El posconflicto pertenece a la familia de ideas que predican que no hay contradicciones sociales irreductibles. Que no hay contradicciones sociales: que basta la buena voluntad individual para alcanzar la paz; que la Revolución empieza –y termina– en “uno mismo”; que nos falta cultura o, lo que es lo mismo, que la nuestra es la de la violencia… La parentela de la idea de posconflicto es extensa, y el propósito de esta nota no era toda la familia, sino solo el término en boga.
En este momento miden fuerzas dos instituciones: la FARC y el Gobierno. Ninguna de las dos representa a la nación, aunque ambas lo reivindiquen.

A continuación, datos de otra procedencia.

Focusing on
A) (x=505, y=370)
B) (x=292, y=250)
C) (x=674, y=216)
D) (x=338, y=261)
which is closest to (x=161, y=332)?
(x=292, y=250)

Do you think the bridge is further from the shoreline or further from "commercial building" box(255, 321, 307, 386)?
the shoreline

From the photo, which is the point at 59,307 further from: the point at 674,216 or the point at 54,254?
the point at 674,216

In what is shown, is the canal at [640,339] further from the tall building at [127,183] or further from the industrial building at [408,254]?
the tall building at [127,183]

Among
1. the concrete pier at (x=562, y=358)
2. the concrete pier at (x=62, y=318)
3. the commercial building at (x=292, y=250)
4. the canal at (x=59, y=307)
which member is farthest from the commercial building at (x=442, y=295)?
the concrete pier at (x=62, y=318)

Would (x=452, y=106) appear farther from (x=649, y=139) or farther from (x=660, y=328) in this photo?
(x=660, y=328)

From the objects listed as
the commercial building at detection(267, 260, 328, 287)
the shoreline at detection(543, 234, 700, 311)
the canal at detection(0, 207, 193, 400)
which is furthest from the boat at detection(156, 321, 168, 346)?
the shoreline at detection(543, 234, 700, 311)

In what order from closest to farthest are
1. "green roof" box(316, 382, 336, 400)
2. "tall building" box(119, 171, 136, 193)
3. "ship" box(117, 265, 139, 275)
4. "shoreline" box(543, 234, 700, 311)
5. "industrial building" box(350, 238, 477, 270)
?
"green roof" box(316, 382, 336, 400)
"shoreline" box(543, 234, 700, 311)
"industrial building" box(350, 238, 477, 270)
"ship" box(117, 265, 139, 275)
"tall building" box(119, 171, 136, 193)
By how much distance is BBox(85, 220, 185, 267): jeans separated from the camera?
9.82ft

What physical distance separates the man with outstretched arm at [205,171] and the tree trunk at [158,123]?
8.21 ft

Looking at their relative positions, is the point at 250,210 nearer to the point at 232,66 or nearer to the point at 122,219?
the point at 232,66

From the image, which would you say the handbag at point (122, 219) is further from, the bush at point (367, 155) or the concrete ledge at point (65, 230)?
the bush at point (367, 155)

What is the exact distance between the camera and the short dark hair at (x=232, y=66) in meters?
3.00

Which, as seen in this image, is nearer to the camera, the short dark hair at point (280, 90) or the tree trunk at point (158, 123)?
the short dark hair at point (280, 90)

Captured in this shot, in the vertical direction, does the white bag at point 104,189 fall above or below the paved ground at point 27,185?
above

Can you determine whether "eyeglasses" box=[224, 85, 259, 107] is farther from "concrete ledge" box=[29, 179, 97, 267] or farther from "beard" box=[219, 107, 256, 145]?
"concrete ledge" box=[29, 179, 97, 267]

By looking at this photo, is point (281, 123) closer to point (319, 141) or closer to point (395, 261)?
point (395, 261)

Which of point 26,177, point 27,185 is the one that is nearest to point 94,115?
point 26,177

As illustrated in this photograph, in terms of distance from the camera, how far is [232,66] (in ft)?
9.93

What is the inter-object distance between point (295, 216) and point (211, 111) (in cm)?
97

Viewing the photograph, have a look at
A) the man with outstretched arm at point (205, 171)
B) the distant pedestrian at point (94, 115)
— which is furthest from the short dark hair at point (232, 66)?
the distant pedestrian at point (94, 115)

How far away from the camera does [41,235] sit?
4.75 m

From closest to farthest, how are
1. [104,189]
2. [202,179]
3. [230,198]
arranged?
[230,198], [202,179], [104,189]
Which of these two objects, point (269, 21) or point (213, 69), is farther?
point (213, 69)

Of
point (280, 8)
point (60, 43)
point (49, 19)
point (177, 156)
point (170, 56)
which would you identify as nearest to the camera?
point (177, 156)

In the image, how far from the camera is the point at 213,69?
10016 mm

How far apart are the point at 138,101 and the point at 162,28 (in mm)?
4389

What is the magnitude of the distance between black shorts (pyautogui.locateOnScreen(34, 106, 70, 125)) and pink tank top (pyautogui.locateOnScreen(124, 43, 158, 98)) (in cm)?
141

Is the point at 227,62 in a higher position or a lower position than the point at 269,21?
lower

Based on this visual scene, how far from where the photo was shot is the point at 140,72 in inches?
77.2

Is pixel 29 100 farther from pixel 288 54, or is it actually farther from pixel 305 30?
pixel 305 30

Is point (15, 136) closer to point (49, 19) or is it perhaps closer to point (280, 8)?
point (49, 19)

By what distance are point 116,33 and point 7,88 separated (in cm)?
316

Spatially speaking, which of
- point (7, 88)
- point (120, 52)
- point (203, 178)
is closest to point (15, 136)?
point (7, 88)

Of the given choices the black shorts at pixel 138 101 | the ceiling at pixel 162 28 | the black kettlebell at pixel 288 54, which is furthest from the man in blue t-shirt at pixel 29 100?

Lo importante es que del forcejeo salgan propuestas que una gran parte del pueblo colombiano refrende.
Pero, pero… aunque se presente un referendo popular aprobatorio de los acuerdos –fenómeno que sería lo único memorable de la puja entre dos instituciones fervientemente deslegitimadas por discursos poderosos–, no se acabará el conflicto armado. Eventualmente se acabaría la precaria legitimidad de las FARC y con ella gran parte de su poder.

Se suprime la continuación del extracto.